Jimmy Carter

Speed read

Jimmy Carter was awarded the Nobel Peace Prize for his decades of untiring effort to find peaceful solutions to international conflicts, to advance democracy and human rights, and to promote economic and social development.

Portrait of Jimmy Carter
Jimmy Carter. Photo from the Nobel Foundation archive.

Full name: James Earl Carter
Born: 1 October 1924, Plains, GA, USA
Date awarded: 11 October 2002

An active former president

While US President George W. Bush laid plans to attack Iraq in autumn 2002, former President Jimmy Carter was awarded the Nobel Peace Prize for his efforts to promote peace and mediation, human rights and social welfare. The Nobel Committee chairman said that Carter should have received the peace prize in 1978 for mediating a peace accord between Egypt and Israel. In 1976 Carter won the election on his reputation as an honest, devout Christian. He began his presidency by mediating the peace accord, but by the end of his term, he faced conflict with Iran and a new cold war when the Soviet Union invaded Afghanistan in 1979. One year later, Carter lost his re-election bid to Ronald Reagan. Since his presidency, Carter has become an active peace mediator who sometimes opposes US government policy.

"In a situation currently marked by threats of the use of power, Carter has stood by the principles that conflicts must as far as possible be resolved through mediation and international cooperation based on international law, respect for human rights, and economic development."

- The Norwegian Nobel Committee, Announcement, 2002.

Photo of Jimmy Carter at the prize award ceremony
Jimmy Carter showing his Nobel Prize medal and diploma at the award ceremony in Oslo City Hall. © Knudsens fotosenter/Dextra Photo, Norsk Teknisk Museum.

The idealistic president

In 1976, the Democrats nominated the governor of Georgia, Jimmy Carter, as their presidential candidate. His opponent was Gerald Ford, who had taken over as president after Richard Nixon’s enforced resignation. With the American people traumatised by the controversy surrounding the Vietnam War, Carter won the election because he was seen as a new and honest politician with the integrity and ideals of a “re-born” Christian. Although Carter’s main objectives concerned domestic policy, his greatest triumph as president was the implementation of a new Middle East policy.

Democracy
Greek for government by the people. A form of government in which all adult citizens participate in the governing of the state and everyone is equal under the law. Most democracies are representative governments. Individuals are elected to assemblies that take decisions on behalf of all citizens.

**Written instruction 1**.
Decide whether each statement agrees with the Jimmy Carter profile, answering yes or no and quoting the words of the profile that settle it: (a) Carter was born in Plains, Georgia. (b) Carter lost his re-election bid to Gerald Ford. (c) The Soviet Union invaded Afghanistan in 1979.
**Written instruction 2**.
Name every person in the Jimmy Carter profile other than Carter himself.
**Written instruction 3**.
Carry the Jimmy Carter profile on from its last sentence.

**Data block**.

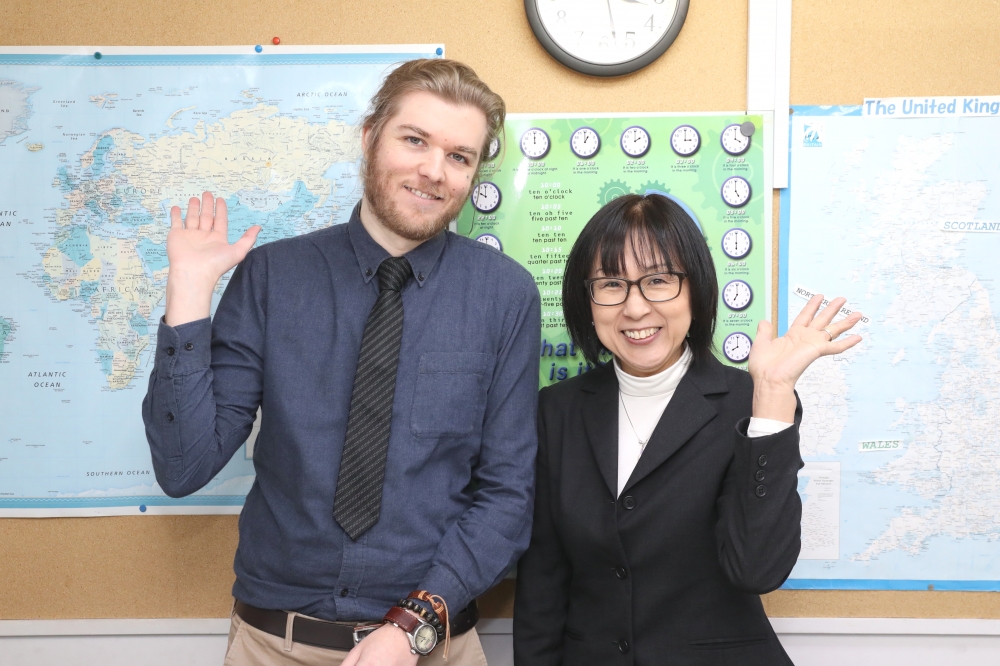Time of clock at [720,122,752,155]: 4:00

**Written answer 1**.
(a) Yes: "Born: 1 October 1924, Plains, GA, USA"
(b) No: "One year later, Carter lost his re-election bid to Ronald Reagan."
(c) Yes: "a new cold war when the Soviet Union invaded Afghanistan in 1979"

**Written answer 2**.
George W. Bush, Ronald Reagan, Gerald Ford, Richard Nixon

**Written answer 3**.
Human rights
Rights that apply to all persons regardless of gender, race, ethnicity, religious affiliation or nationality. The most important are the rights enshrined in the UN Declaration of Human Rights, adopted in 1948.

Criticism of Israel and the USA

Since the terrorist attacks on the US in 2001, Carter has criticised both US and Israeli policy as misguided for achieving peace in the Middle East. Carter stresses his friendship with Israel but disagrees strongly with its policy of occupation and its treatment of Palestinians. Carter also caused a stir by claiming that Israel had 150 nuclear weapons. He believes that dialogue with your enemies is vital for achieving peace. Accordingly, Carter has met leaders of the Islamic movement Hamas, which both the US and Israel have claimed is a terrorist organisation.

Carter and the Middle East

In 1967 Israel seized the Sinai Peninsula from Egypt. Six years later, Egypt tried to regain control of the region. US Secretary of State Henry Kissinger negotiated a ceasefire, and when Jimmy Carter became president in 1977, he set out to achieve a lasting peace between Israel and Egypt. Carter invited the two leaders, Anwar Sadat of Egypt and Menachem Begin of Israel, to meet at Camp David in the USA. With Carter as mediator, the two leaders reached a peace accord, for which they both received the Nobel Peace Prize in 1978. Still in effect today, the peace accord between Egypt and Israel probably would not have been reached without Carter’s efforts.

Jimmy Carter and Menachem Begin at the White House
Jimmy Carter and Menachem Begin at the White House, 1980. Photo: Library of Congress.

"Along with his steadfast wife, Rosalynn, Carter has become a true citizen of the world, working to build societies in which the human spirit can prevail and where freedom and democracy can flourish."

- Douglas Brinkley: The Unfinished Presidency. Page XV, Viking 1998.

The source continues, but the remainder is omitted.